Document excerpt
^^^^^^^^^^^^^^^^

Provincial Court

Decision Information

Decision Content

PROVINCIAL COURT OF NOVA SCOTIA

Cite as: R. v. Smith, 2012 NSPC 95

 

Date: 20121009

Docket: 2430319

Registry: Pictou

 

 

Between:

Her Majesty the Queen

 

v.

 

Nicholas Cory Kevin Smith

Shawn Cassell

 

DECISION ON MOTION TO EXCLUDE EVIDENCE

 

Revised decision:            A typographical error in para. 27 is corrected, and reference in para. 40 to sentencing is replaced by reference to Charter.   This decision replaces the previously released decision.

 

Judge:                            The Honourable Judge Del W. Atwood

 

Heard:                           October 9, 2012, at Pictou, Nova Scotia

 

Charge:                          Section 4(1) Controlled Drugs and Substances Act

 

Counsel:                         Bronwyn Duffy for the Federal Prosecution Service

Douglas Lloy for Shawn Cassell

Stephen Robertson for Nicholas Cory Kevin Smith


[ORALLY]:

 

Synopsis

[1]     The Court has for decision the case of Nicholas Cory Kevin Smith and Shawn Cassell.  Mr. Smith and Mr. Cassell were charged  and tried jointly in relation to an information alleging that:

 . . . on or about the 19th of November, 2011, at or near Alma, Pictou County, Nova Scotia, they did unlawfully possess a substance included in schedule II, namely cannabis (marihuana) exceeding 30 g (grams) contrary to Section 4(1) of the Controlled Drugs and Substances Act.

^^^^^^^^^^^^^^^^

Set of tasks
**a.** For each statement, say yes or no to whether it agrees with the court decision, and quote the words from the decision that settle it: (i) The matter was heard at Pictou, Nova Scotia. (ii) Stephen Robertson appeared for Shawn Cassell. (iii) The alleged possession involved less than 30 grams of cannabis.
**b.** Please repeat the part of the court decision that begins at the words "DECISION ON MOTION" and stops after the words "previously released decision.".
The data has no connection to the court decision.

Source data
^^^^^^^^^^^^^^^^

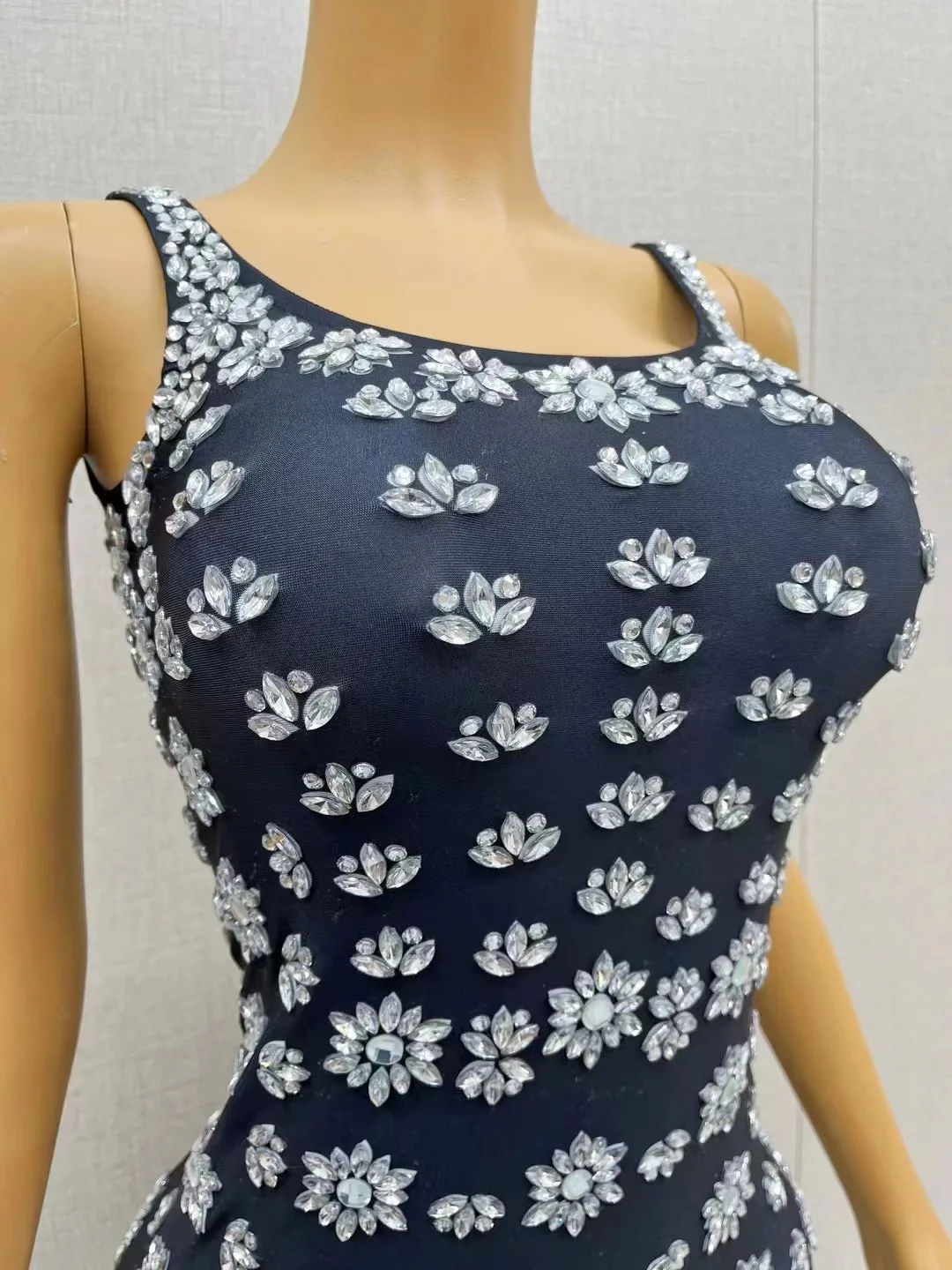 Sexy Stage Silver Rhinestones Birthday Celebrate Sleeveless Black Dress Outfit Party Dance Gowns Collections Photoshoot Costume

^^^^^^^^^^^^^^^^

Answers to the tasks
**a.**
(i) Yes: "October 9, 2012, at Pictou, Nova Scotia"
(ii) No: "Douglas Lloy for Shawn Cassell"
(iii) No: "cannabis (marihuana) exceeding 30 g (grams)"

**b.**
DECISION ON MOTION TO EXCLUDE EVIDENCE

 

Revised decision:            A typographical error in para. 27 is corrected, and reference in para. 40 to sentencing is replaced by reference to Charter.   This decision replaces the previously released decision.